Bernie Sanders went to Liberty University. Hoo-ray for discourse. Students there asked him, after he had said he and they would disagree on abortion, why he is concerned about the lives of the poor but not the lives of the unborn. (NPR has the story here).
His (wholly unshocking) Democratic answer was that he doesn’t believe the government should interfere in a women’s private medical decisions.
But, that doesn’t answer the students’ question. It feels like an avoidance if you are pro-life. The question neither side will agree to talk about directly is when does life start? As a die-hard supporter of legal abortion, if you tell me a mother killed her 8 month old in-the-womb child, I’d be horrified and I would call it ending a life. If a mother aborts a 12 week old fetus, it is clearly a medical procedure.
What does this sound like to a pro-lifer? I can imagine it sounds like “A pregnant woman can decide to kill a baby when she wants to.” So Sanders answer is bewildering if not horrific.
For pro-lifers, I assume, life starts at conception. For pro-choicers, it is somewhere else. But there is a line over which once you cross, a fetus is a life.
As I understand it, Roe v. Wade was ALWAYS a compromise about this question. And, as a society, we have to find a workable compromise.

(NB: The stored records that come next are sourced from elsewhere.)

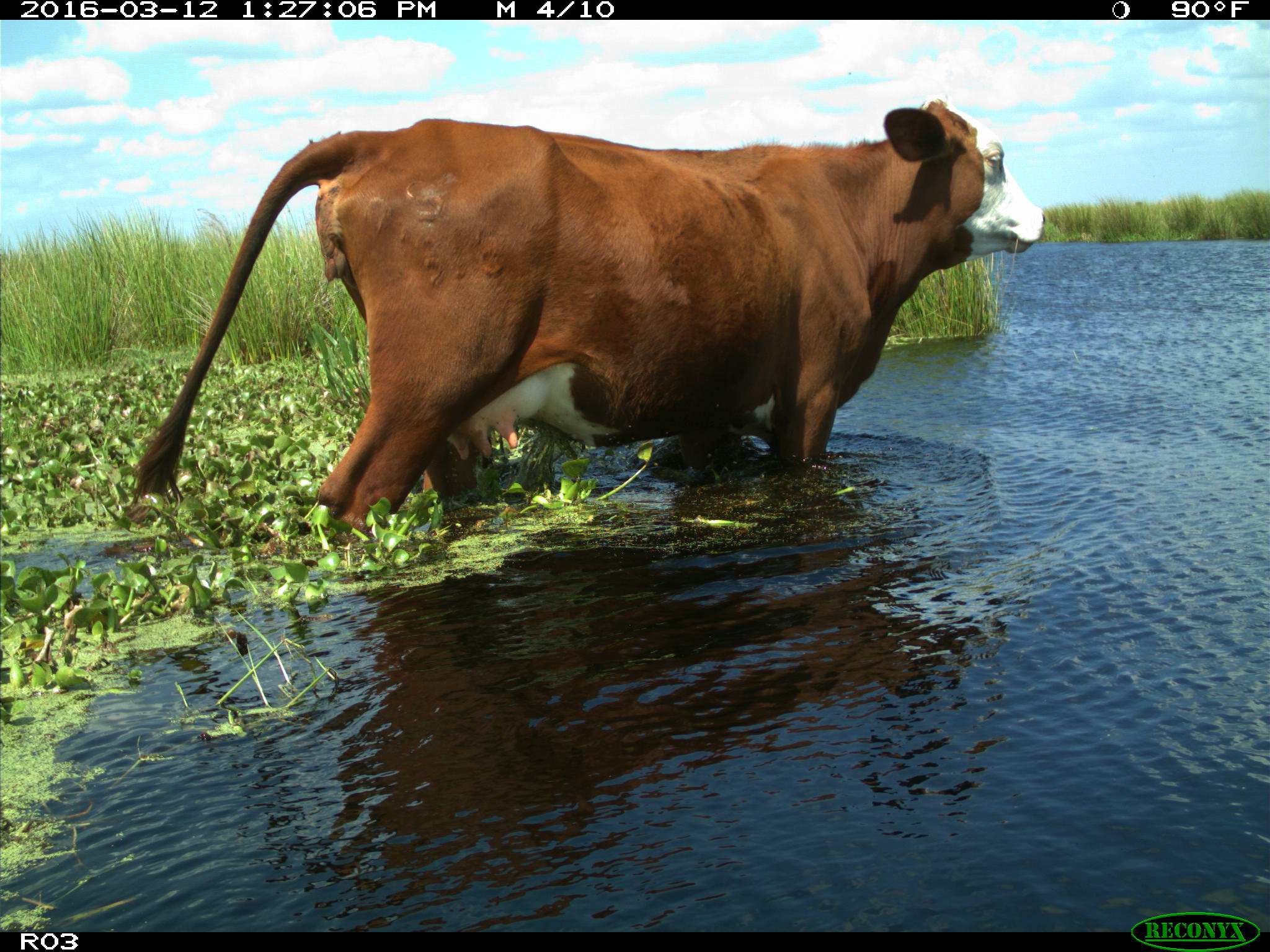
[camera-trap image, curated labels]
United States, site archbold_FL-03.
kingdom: Animalia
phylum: Chordata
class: Mammalia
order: Artiodactyla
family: Bovidae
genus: Bos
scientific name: Bos taurus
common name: domestic cow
Bos taurus (domestic cow).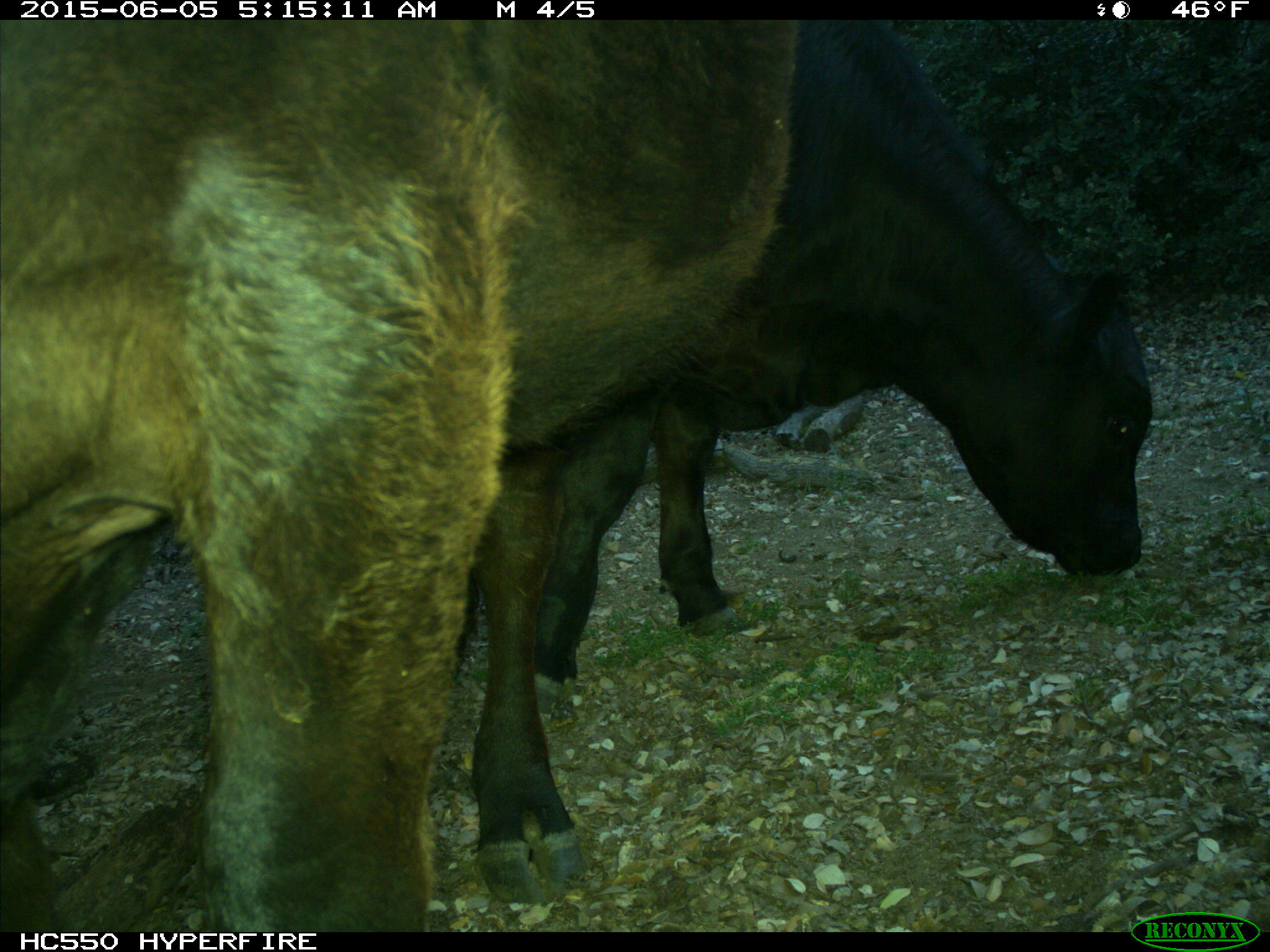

Sanders and other pro-choicers might undercut some of the fervor of “they are killing unborn babies” if they would just shoot straight. I propose something like this: “It’s not a baby yet. We need a set of rules for society and law about when it is a baby. If your religion has a different set of rules, fine. Freedom of religion. But where we disagree is not about protecting the unborn baby, which we ALL support, but about WHO gets to decide what is an unborn baby. You want it to be decided by religion. But that is not workable in our democracy. If you are going to live in this democracy, you have to come to terms with a legal basis for this decision and not try to use religion to force your definition on all of us.”
Would this convince pro-lifers? Probably not. But at the very least, it is more honest and doesn’t leave pro-choicers in the weird position of seeming like we are saying that baby-killing is a medical decision.
At best, reasonable pro-lifers could maybe be brought into a conversation about when we are going to say personhood begins. And if they want to talk about this, maybe we can also talk about where it should not go (corporations as political citizens).